Tuesday, February 17, 2009

Jobs in Knoxville


    This morning I realize that I have no Parmalat for my coffee.

    Shit, and I like my coffee rich. I make a pot of some heavy stuff. So heavy that it should be brought up with an oil derrick. I drink this sludge as I hop online and start up with my keyboard but in less than ten minutes my eyes start to cross and my head starts to swim. That damn hard coffee that I made was making me woozy. As soon as I started to get nauseous I crawled back into bed and closed my eyes. I slipped into an easy dream that didn't last long. The rattling pipes awakened me and I got back online, feeling good and swearing off the rest of the coffee for today.

    I head out after I talk to someone named Daffodil in CID-NY.

    I called her up using my SKYPE account, which is a fucking blessing in disguise, let me tell you. Daffodil either has a horrible fake accent or a speech impediment. She comes out garbled, but when asked questions she began to repeat herself. Basically, I am to do what I'm doing and have my addressed checked at Social Services to make sure that the mailing address is correct. Then I'm supposed to get in touch with both social workers, the one in Social Services and the one here at The Spot. Great. When I tell her that I've done all of that and they still haven't contacted me through the mail, she tells me that she has to speak to her supervisor and to call back later.

    Already I have a sinking feeling about this one.

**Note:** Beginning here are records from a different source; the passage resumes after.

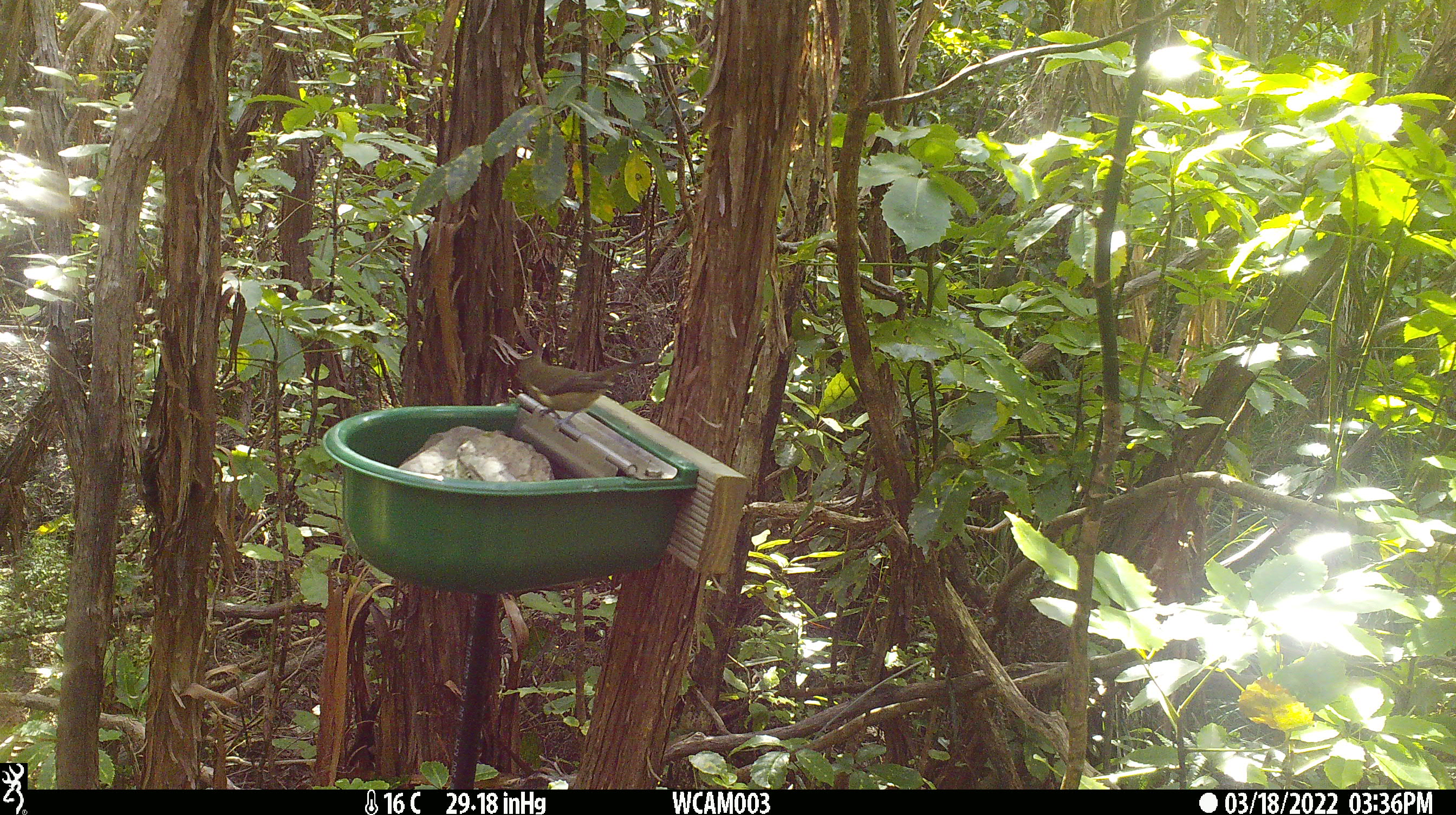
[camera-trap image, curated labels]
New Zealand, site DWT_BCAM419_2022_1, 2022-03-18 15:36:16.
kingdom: Animalia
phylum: Chordata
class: Aves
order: Passeriformes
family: Meliphagidae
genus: Anthornis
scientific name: Anthornis melanura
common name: new zealand bellbird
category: bellbird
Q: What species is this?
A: Bellbird (new zealand bellbird) (Anthornis melanura).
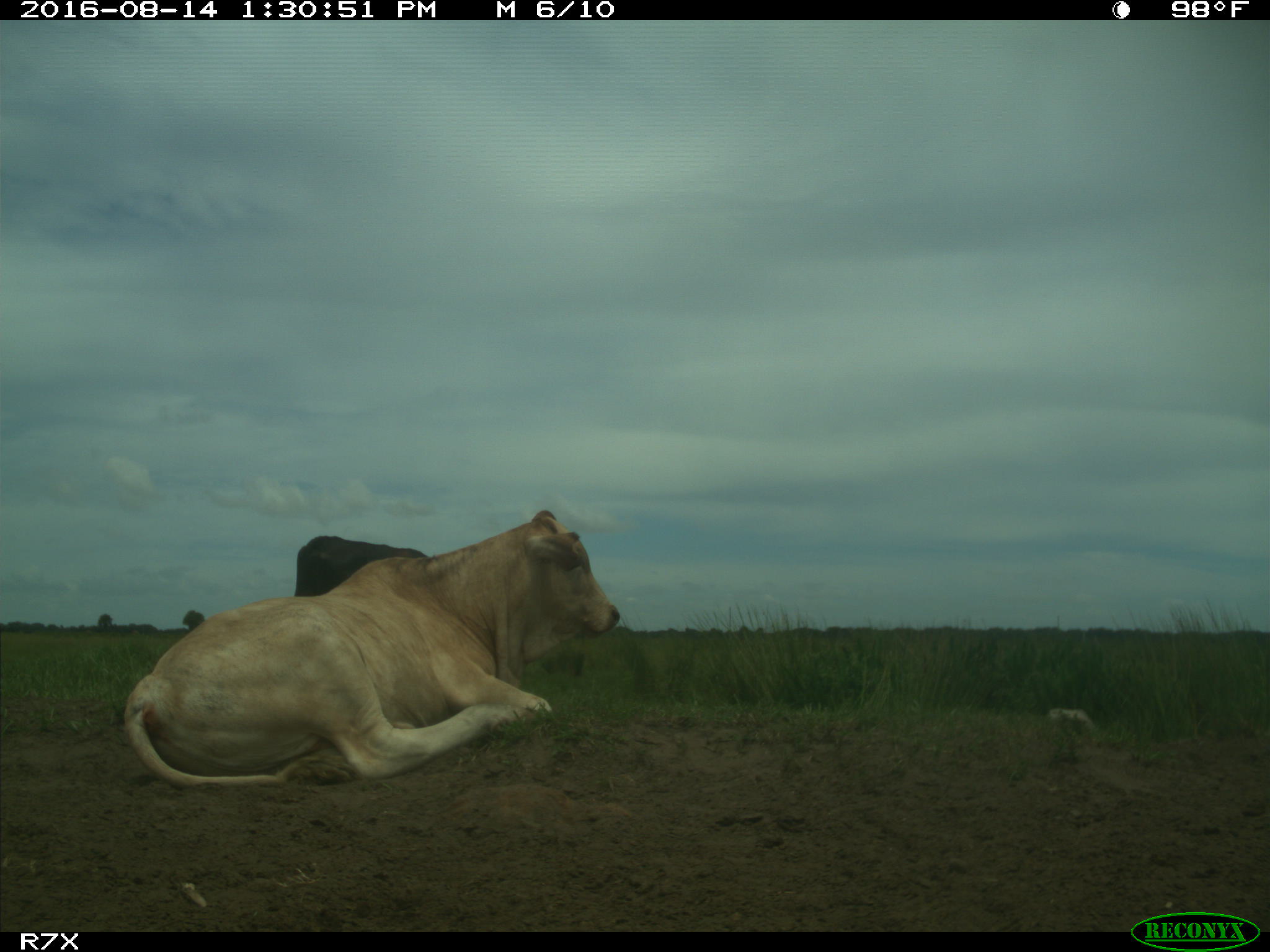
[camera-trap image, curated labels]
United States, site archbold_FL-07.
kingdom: Animalia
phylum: Chordata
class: Mammalia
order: Artiodactyla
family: Bovidae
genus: Bos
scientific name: Bos taurus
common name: domestic cow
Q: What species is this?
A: Bos taurus (domestic cow).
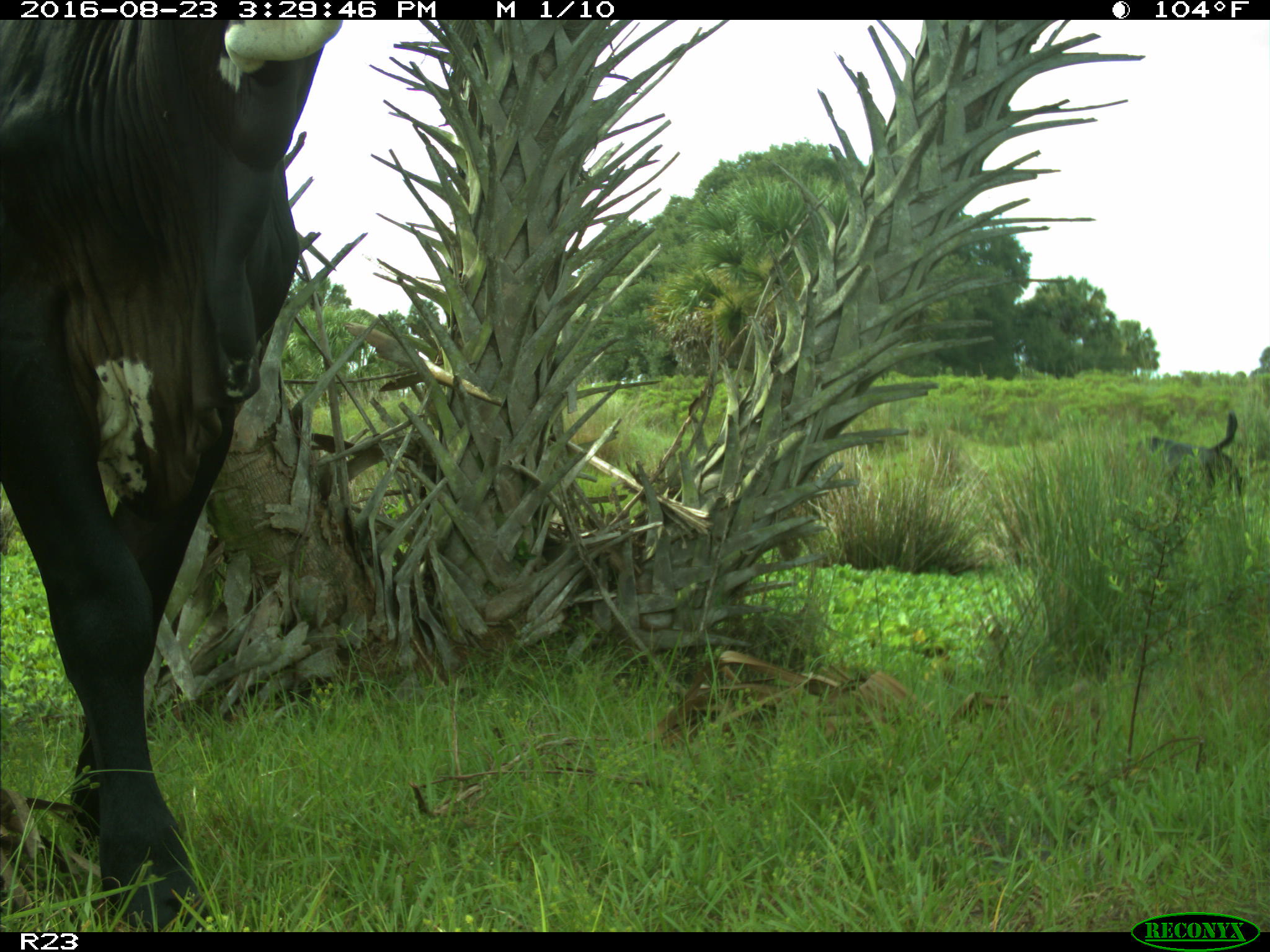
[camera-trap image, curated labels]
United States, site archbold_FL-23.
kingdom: Animalia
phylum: Chordata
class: Mammalia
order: Artiodactyla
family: Bovidae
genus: Bos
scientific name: Bos taurus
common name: domestic cow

    I go downstairs to Snow White and hand her over the paperwork from The Spot that I got last night regarding the payment of rent. She looks at it, turns it over in her hands a few times and then gives them back. "Go and check that out with, Roberto," she says. Cool. I find Roberto and show him the paperwork, he turns it over a few times in his hands and says,"You've got this already when you first came here." Yes, that's right. "Well, you don't need another do you?" No, I have one. "Well, I'll keep it for you if you want, or you can have two. It's up to you." I look at the papers and then take them back. I'll keep them. You can never have too much paperwork from these guys.

    Two down, two to go. I returned to my room and checked the subway map for the quickest route to Boerum Place. This too is in Brooklyn. Brooklyn. I wonder why people in Manhattan must go to Brooklyn for Social Services? Maybe because like garbage dumps...the 'not in my backyard' syndrome has set in.

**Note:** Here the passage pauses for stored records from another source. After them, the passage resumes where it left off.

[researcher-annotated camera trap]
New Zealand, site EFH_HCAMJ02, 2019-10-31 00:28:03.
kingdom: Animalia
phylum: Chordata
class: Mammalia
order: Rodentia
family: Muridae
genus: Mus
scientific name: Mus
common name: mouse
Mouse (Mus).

    Something tells me that I should check the online form once more, and so I do, comparing it to a print out of the same form from the Internet through a PDF file. Something intrigues me. That there is a similar notation for a 'notice' of some sort, which I haven't gotten. Or have I? I may not have a notice officially, but I do have the computer printouts from the shitheads that I had talked to every time I went to Social Services. If anything had the pure information, they would. I re-check the site, and call up the e-form, and fill it out but this time I guess in some of the portions of the form that I was not sure of. Using the printouts, it was an educated guess. When I was done, the fucking form went through and was accepted. I merrily printed out a copy for my records, sat back and would now wait for mail confirmation of my request for a Fair Hearing in about three days.

    Shit, that is some bullshit. But that was now three down and a call back to CID-NY would make four. Again, Daffodil had nothing new to offer. Her supervisor was an echo down a long hall, repeating her over and over again. I thanked them numerous times, said goodbye numerous times and finally disconnected these Useless Motherfuckers also. How does anything get done with so many people knowing nothing. Finally I took the Social Services paperwork downstairs to Snow White.

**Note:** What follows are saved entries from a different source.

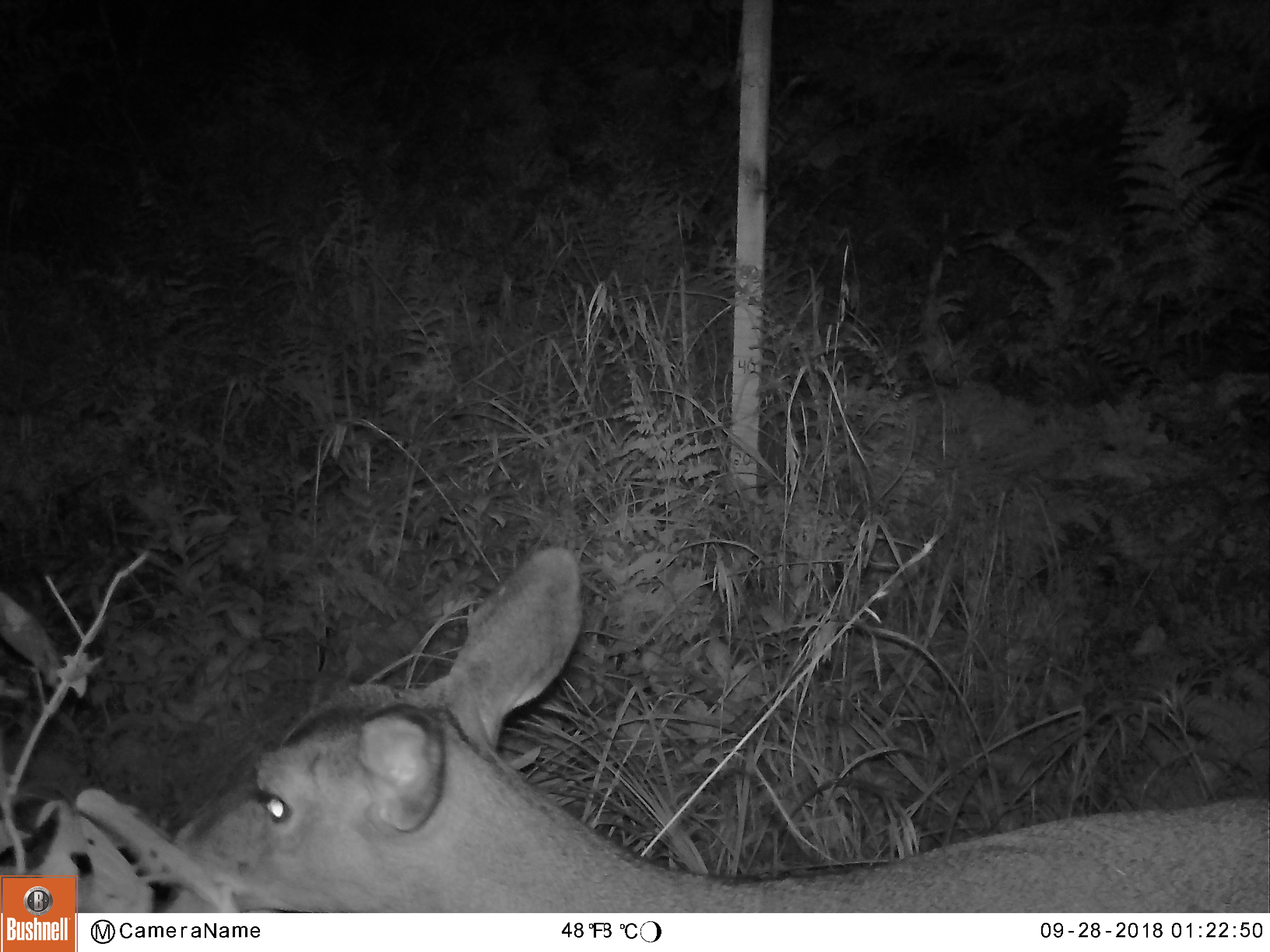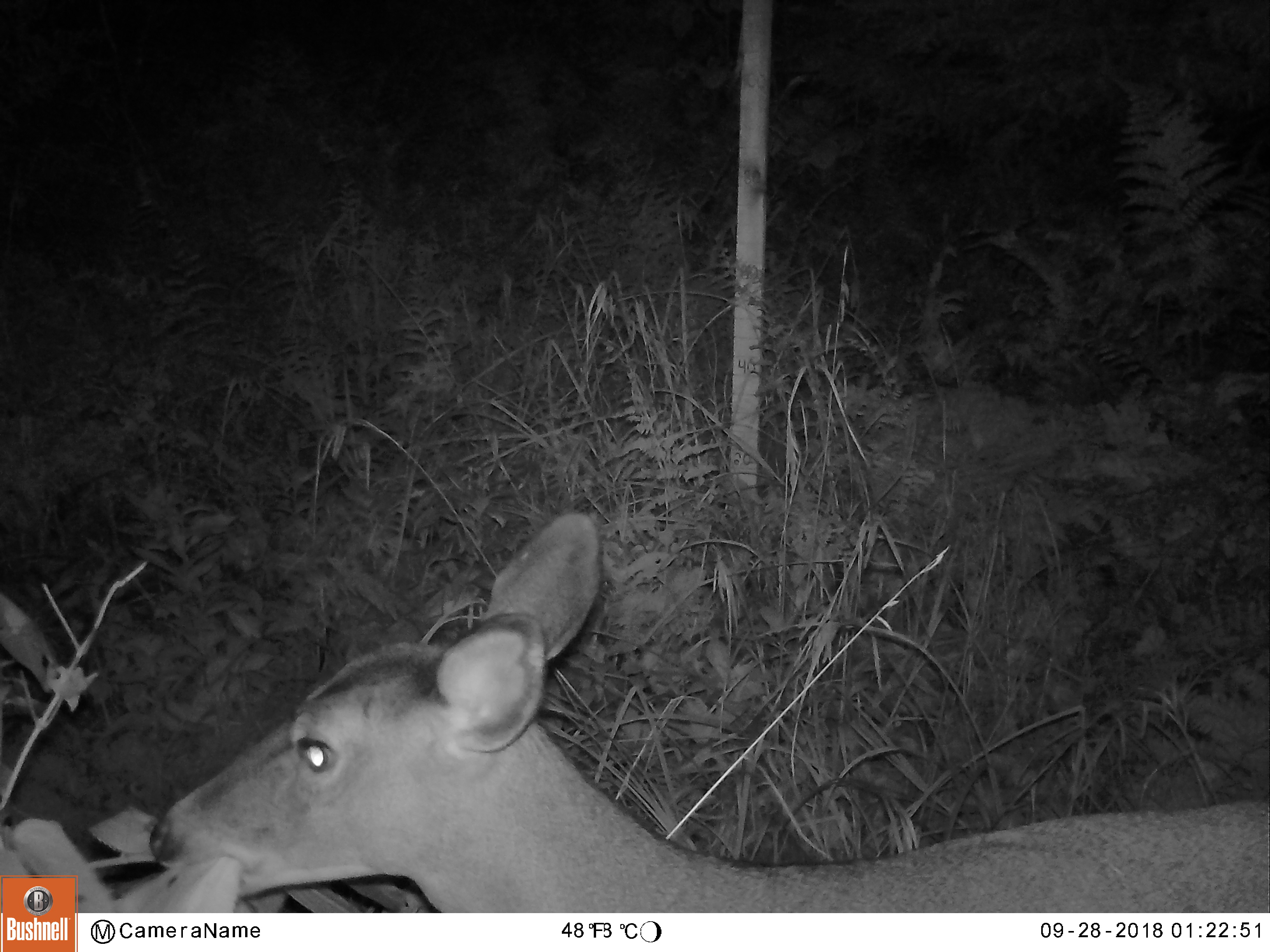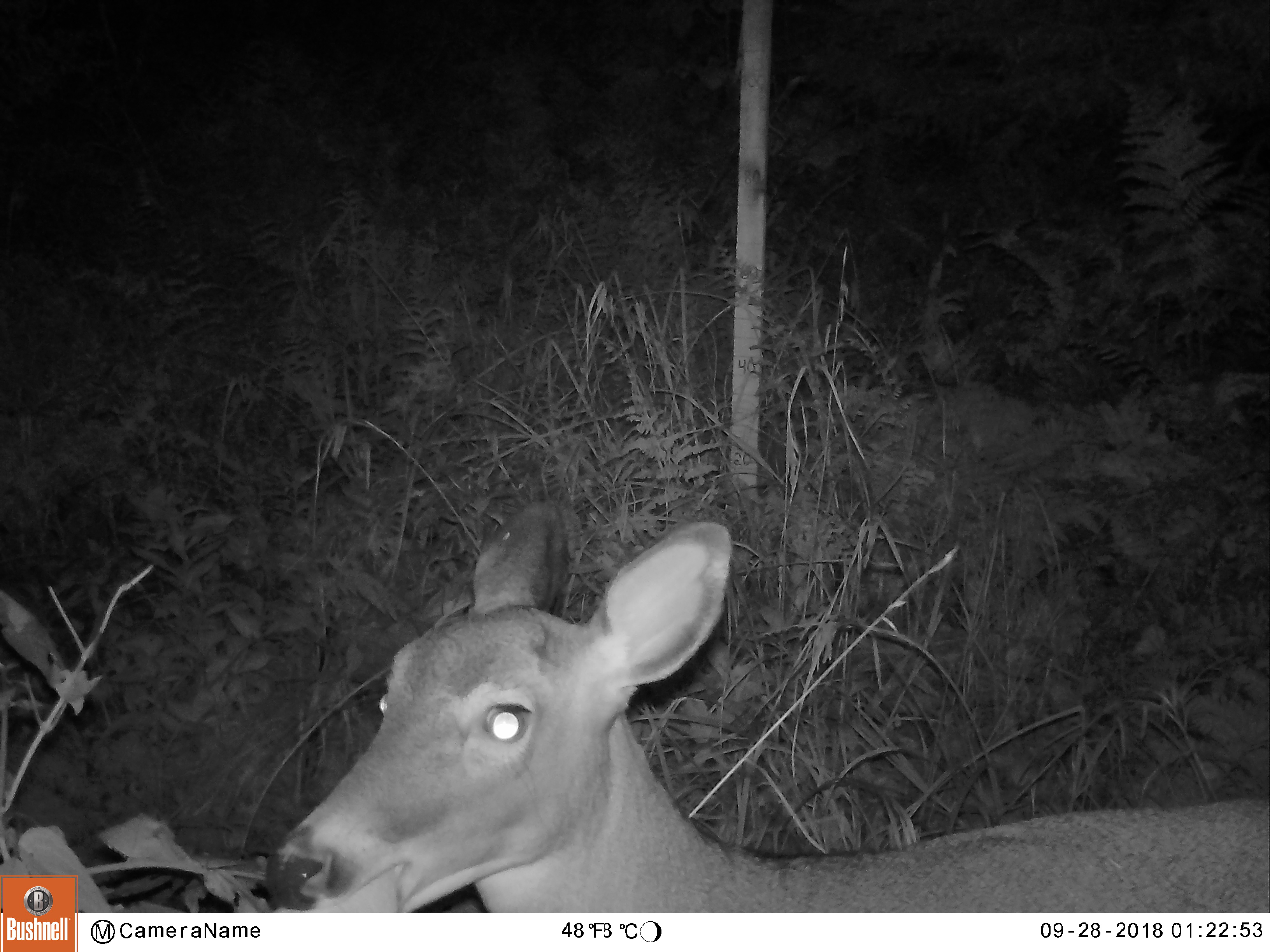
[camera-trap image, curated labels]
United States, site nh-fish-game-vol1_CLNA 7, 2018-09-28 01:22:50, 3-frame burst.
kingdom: Animalia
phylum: Chordata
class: Mammalia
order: Artiodactyla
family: Cervidae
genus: Odocoileus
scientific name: Odocoileus virginianus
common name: white-tailed deer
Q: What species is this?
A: White-tailed deer (Odocoileus virginianus).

    Can you believe that she does THE SAME THING? She takes the paperwork, flips it over a couple of times in her hands, then asks several of the same questions that I had given an explanation for and concludes with, "Wait out a week and lets see if they contact you or terminate you." I thought my coming to you was to deter termination? I thought that you were supposed to take charge, give me some direction, kick me in the ass, SOMETHING!!! No, I didn't say this to her for fear she might pick up the phone, cry rape and all of the New York Police department comes rappelling down thorough holes in the ceiling and do a Rodney King on my ass. Instead, I ask her if that is it? "Yeah, that's it. We'll see what happens. Just go down there and speak to a Social Worker and see what they do." BUT YOU ARE A SOCIAL WORKER!!!

    Aren't you supposed to be exposed to this shit over and over again until it's second nature to you? I give up. I walk out and head back upstairs. If this is going to be done, it's going to be done by me and me alone. I have an army of Useless Motherfuckers who introduce themselves as Case Workers, but in reality, they take up space and breathe usable air.

    I am tired of this when I return to my room. I have decided to devote the rest of my day to blogging, the Internet, and trying to get some sleep at a decent hour. I have a feeling that two out of three will not be bad.